Lalu malam itu menjadi malam yang sedikit tidak biasa ketika akhirnya lelaki itu mengajakku berbicara banyak di ambang pintu itu. Dengan giginya yang ompong dan suaranya yang agak cadel, dia meminta tolong padaku untuk mengantarnya ke rumah sakit.

 

Uang di saku kananku masih belum sampai ke tangannya saat dia menunjukkan sebuah luka yang cukup lebar di kaki kanannya. Sebuah borok yang memang harus segera diobati. Ke Kariyadi katanya. Aku dengan senang hati mengangguk dan bersedia mengantarnya. Diapun dengan semangat bersedia untuk menungguku sampai pulang kantor tiba* karena dia sudah hafal kalau jam pulang kami adalah jam tujuh malam*.

 

Akupun meminta lelaki itu untuk mau menungguku dan duduk di tempat dia biasa istirahat, dan nanti jam tujuh tepat, aku akan datang menghampiri dia…

 

Didalam kantor, aku masih memperhatikan lelaki itu duduk di lantai sembari menghitung uangnya yang nanti akan dia gunakan untuk berobat. Tadipun aku sempat melihat ada satu plastik putih berisi satu botol sesuatu yang masih baru, seperti dari sebuah apotek. Dan, mataku sedikit redup menatap lelaki itu menghitung lembar per lembar uangnya..Then I asked to myself, dimanakah keluarganya..?

 

Saat jam hampir mendekati waktu pulangpun ada rejeki makanan yang datang dan niatnya, sebagian ingin kuberikan padanya, nanti……

 

Lalu pintu pagar di kantor kami*bukan pagar pada halaman kantor. Dan di kantor, kami juga tidak ada pagar halaman. Tapi maksudnya adalah pagar, semacam tirai besi yang menutup kantor kami agar tidak lagi terlihat oleh publik*, akhirnya ditutup oleh kaum laki-laki.

 

Aku keluar kantor untuk mengatakan pada lelaki itu agar mau menungguku sebentar lagi karena aku hendak membagi rejeki yang baru saja kudapat dan memindahkannya di plastik lain buat lelaki itu makan malam..

 

Tapi dia sudah tidak ada…

 

Aku bingung..

 

Aku bertanya pada kedua teman yang menutup pagar tentang kemana lelaki itu berada.
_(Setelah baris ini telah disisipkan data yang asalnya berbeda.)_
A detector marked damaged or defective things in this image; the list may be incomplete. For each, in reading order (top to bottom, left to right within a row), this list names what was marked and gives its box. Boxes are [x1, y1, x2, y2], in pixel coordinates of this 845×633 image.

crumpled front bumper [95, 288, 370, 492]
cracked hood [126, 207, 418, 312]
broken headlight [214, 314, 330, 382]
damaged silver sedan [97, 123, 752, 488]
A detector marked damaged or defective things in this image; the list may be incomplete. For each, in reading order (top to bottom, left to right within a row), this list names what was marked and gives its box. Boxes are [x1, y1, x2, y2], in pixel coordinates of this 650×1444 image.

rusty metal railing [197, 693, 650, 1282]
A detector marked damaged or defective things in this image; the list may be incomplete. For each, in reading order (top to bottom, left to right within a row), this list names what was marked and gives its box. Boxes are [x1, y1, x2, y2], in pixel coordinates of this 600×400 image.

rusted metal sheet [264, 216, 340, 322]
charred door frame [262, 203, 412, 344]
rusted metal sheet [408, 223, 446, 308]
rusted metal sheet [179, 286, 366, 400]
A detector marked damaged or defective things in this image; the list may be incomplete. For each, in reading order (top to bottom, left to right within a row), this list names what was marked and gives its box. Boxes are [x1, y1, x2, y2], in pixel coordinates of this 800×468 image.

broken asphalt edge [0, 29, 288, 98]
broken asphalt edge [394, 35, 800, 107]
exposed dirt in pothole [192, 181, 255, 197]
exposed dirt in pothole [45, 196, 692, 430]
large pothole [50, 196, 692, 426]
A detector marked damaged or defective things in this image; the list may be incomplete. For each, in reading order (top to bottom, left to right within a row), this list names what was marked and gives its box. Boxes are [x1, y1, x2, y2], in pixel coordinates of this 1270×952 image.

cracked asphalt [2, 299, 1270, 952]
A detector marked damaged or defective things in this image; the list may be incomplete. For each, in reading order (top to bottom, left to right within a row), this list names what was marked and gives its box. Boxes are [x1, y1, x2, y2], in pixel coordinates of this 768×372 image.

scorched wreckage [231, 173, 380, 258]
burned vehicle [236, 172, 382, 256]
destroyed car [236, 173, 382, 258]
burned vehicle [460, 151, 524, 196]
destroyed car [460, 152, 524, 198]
Dan mereka hanya menjawab, ‘dia sudah pergi’..

 

Aku bergegas naik sepeda motor dan mencarinya, karena aku berpikir, lelaki itu pasti belum jauh….Ke daerah pandanaran…ke daerah kampung kali..ke tamrin..ke mugas…karena, mungkin saja dia memilih tidak jadi pergi, atau sesuatu yang membuat dia berubah pikiran..

 

Tapi dia tidak ada..Dia tidak kelihatan..Dan, hati ini rasanya kecewa sekali. Bukan karena aku marah padanya, tapi karena mungkin lelaki itu berpikir aku tidak sungguh-sungguh ingin mengantarnya karena pintu pagar itu telah ditutup dan aku tidak juga nampak…

 

Aku berharap semoga saja ada orang lain yang telah menolongnya untuk mengantar..karena letak rumah sakit itu jaraknya sungguh jauh kalau harus berjalan kaki…Tapi, entah kenapa, hati ini jadi sedih sekali..Mungkin karena dia tidak memiliki jam, jadi dia mengira aku meninggalkannya…ahh…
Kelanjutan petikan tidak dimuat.